§ **Text shown**:
++++++++++++++++++++
With baby on the way, Bassitt delivers gem to lift Blue Jays over his former team

Chris Bassitt struck out eight in 7.2 innings of work, while George Springer and Daulton Varsho hit a homer to help the Toronto Blue Jays blank the New York Mets 3-0.

NEW YORK — Last season, during a one-year layover with the New York Mets on his way to free agency, Chris Bassitt threw 181.2 innings of 3.42-ERA ball. He was dependable as all get-out, pitching into the sixth inning in 25 of his 30 outings and throwing a quality start two-thirds of the time he took the mound. 

Safe to say Bassitt has some pretty good memories of New York. But he has a couple notably bad ones, too, in which his trademark mettle and dependability betrayed him.

First, there was his final outing of the regular season, when Bassitt got only eight outs in a critical loss to the Atlanta Braves — a team that ultimately edged New York for the NL East title in a tiebreaker, forcing the Mets to play a three-game wild card series with the San Diego Padres.
++++++++++++++++++++
§ **Study questions**:
- 1) In the Bassitt article, how many innings did Chris Bassitt pitch during his season with the New York Mets?
- 2) Echo the stretch of the Bassitt article from "With baby on" through "took the mound.".
Draw only on the Bassitt article for these.

§ **Information provided**:
++++++++++++++++++++
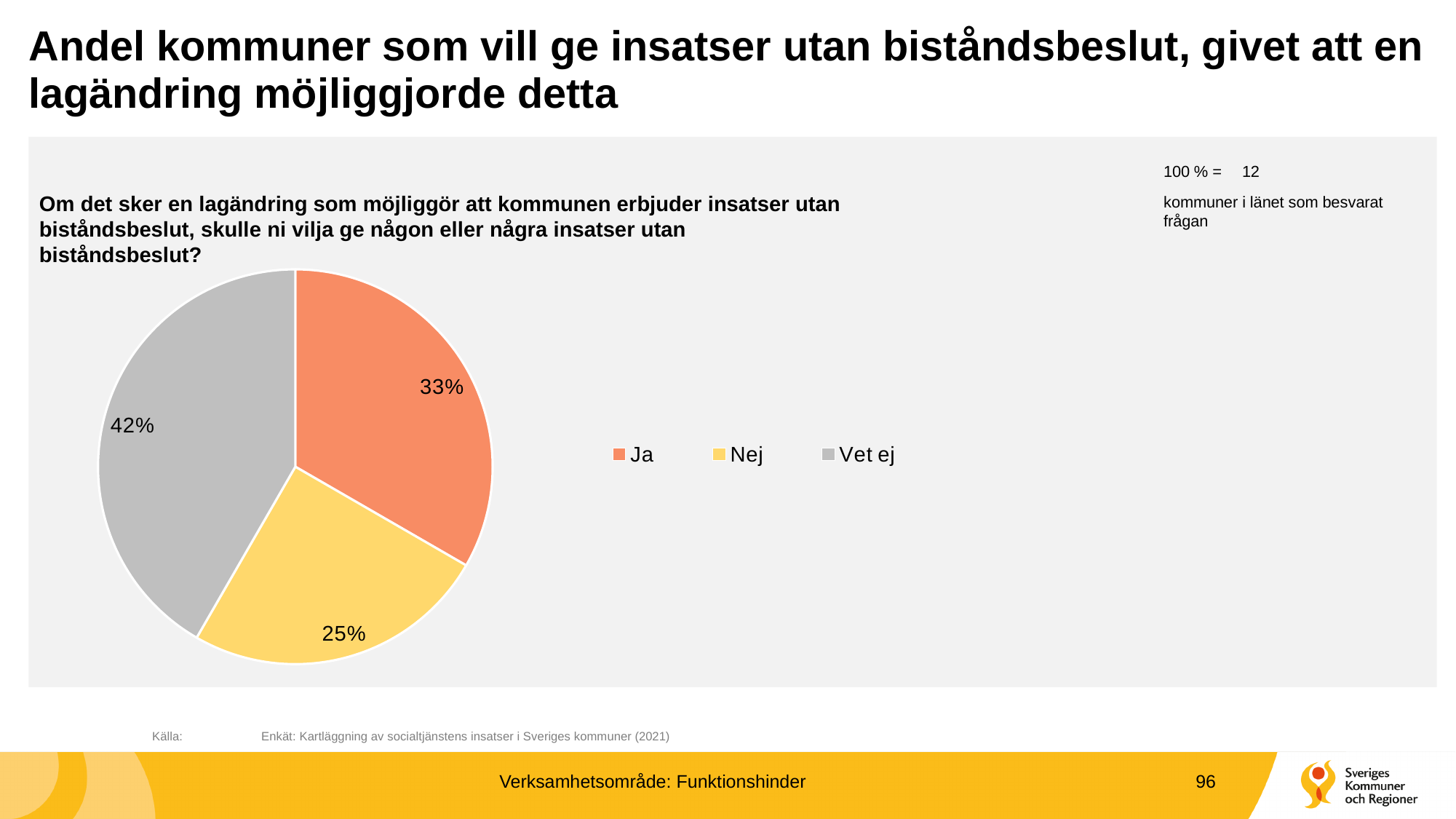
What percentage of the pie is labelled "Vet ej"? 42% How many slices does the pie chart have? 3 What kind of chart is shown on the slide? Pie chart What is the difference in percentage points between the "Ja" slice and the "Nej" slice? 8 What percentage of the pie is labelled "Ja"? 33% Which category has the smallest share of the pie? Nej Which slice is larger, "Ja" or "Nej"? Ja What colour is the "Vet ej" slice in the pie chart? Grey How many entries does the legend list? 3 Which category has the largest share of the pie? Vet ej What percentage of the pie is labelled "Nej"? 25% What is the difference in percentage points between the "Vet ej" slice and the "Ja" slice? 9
++++++++++++++++++++
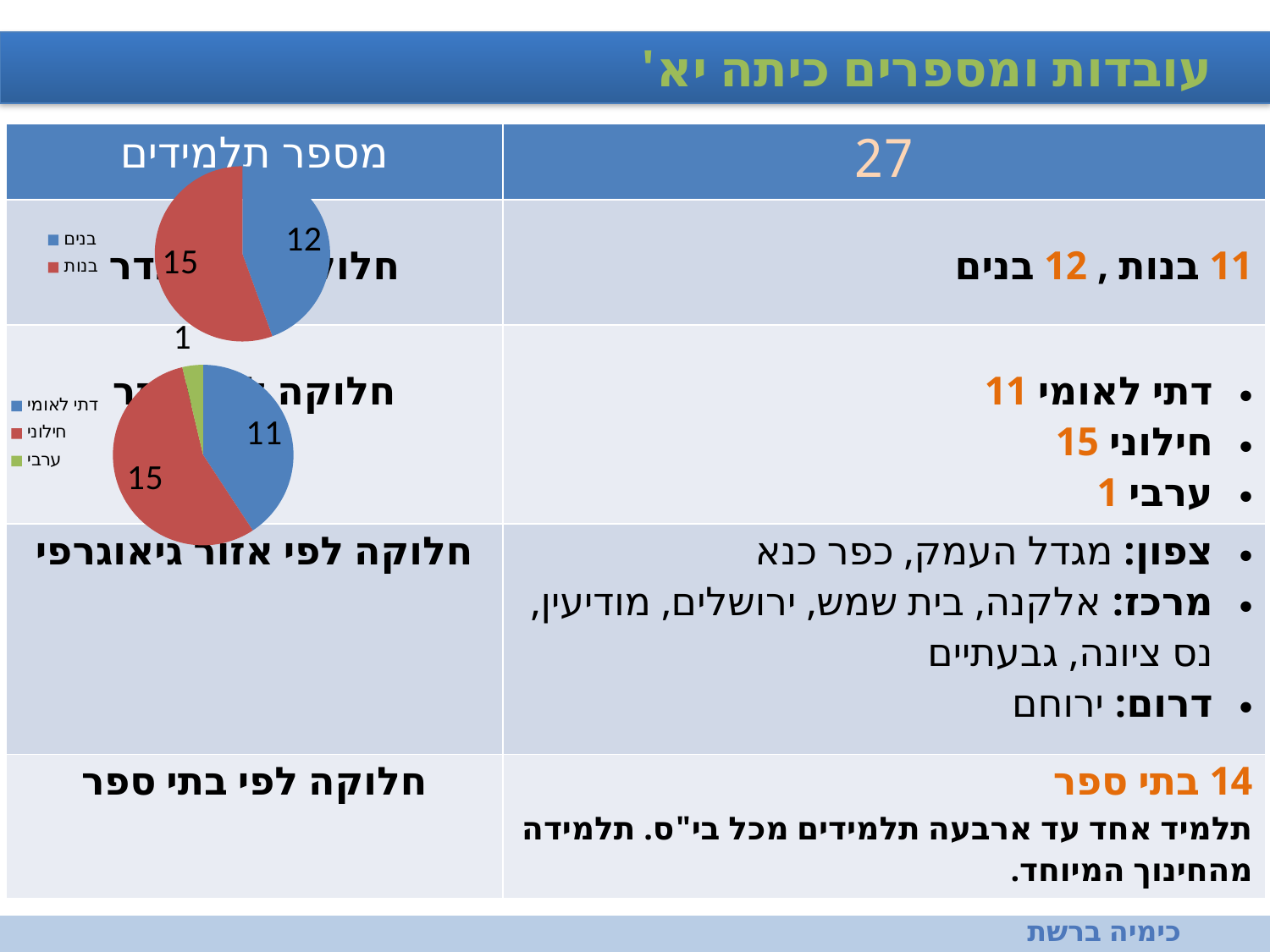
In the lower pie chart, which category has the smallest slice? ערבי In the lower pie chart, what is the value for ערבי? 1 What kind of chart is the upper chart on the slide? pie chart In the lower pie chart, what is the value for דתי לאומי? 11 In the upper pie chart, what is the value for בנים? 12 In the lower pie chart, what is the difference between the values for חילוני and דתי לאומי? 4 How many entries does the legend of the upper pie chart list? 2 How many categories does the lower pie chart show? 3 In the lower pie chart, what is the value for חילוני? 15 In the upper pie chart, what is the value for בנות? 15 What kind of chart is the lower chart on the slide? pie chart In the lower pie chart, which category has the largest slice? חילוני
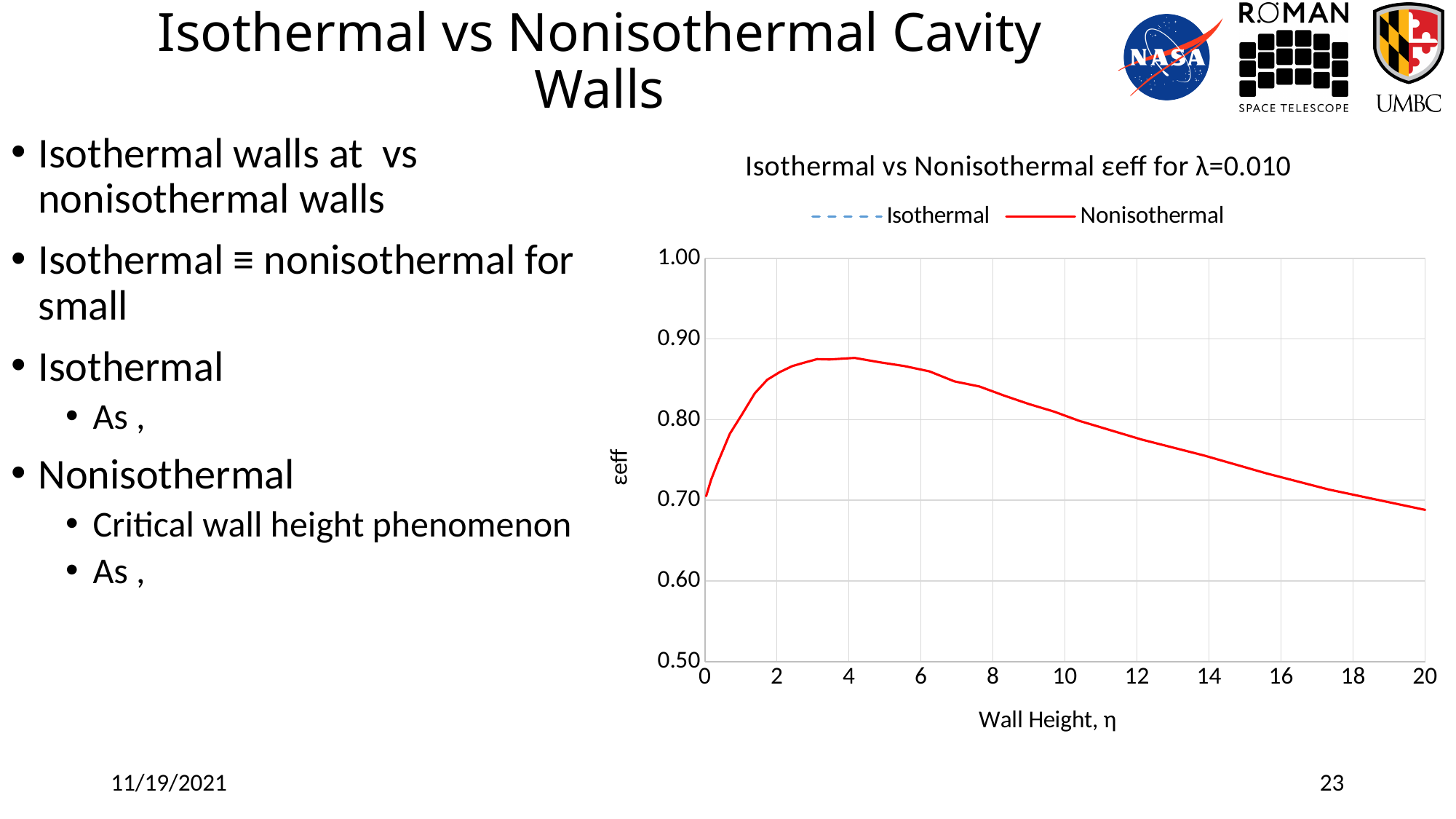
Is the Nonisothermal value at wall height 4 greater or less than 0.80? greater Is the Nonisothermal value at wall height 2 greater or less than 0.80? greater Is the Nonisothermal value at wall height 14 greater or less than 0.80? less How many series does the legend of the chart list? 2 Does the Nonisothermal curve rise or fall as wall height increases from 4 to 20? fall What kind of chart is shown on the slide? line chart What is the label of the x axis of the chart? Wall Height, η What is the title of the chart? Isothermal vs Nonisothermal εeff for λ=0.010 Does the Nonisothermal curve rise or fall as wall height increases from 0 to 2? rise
++++++++++++++++++++
§ **Answers for this exercise**:
- 1) 181.2 innings.

- 2)
With baby on the way, Bassitt delivers gem to lift Blue Jays over his former team

Chris Bassitt struck out eight in 7.2 innings of work, while George Springer and Daulton Varsho hit a homer to help the Toronto Blue Jays blank the New York Mets 3-0.

NEW YORK — Last season, during a one-year layover with the New York Mets on his way to free agency, Chris Bassitt threw 181.2 innings of 3.42-ERA ball. He was dependable as all get-out, pitching into the sixth inning in 25 of his 30 outings and throwing a quality start two-thirds of the time he took the mound.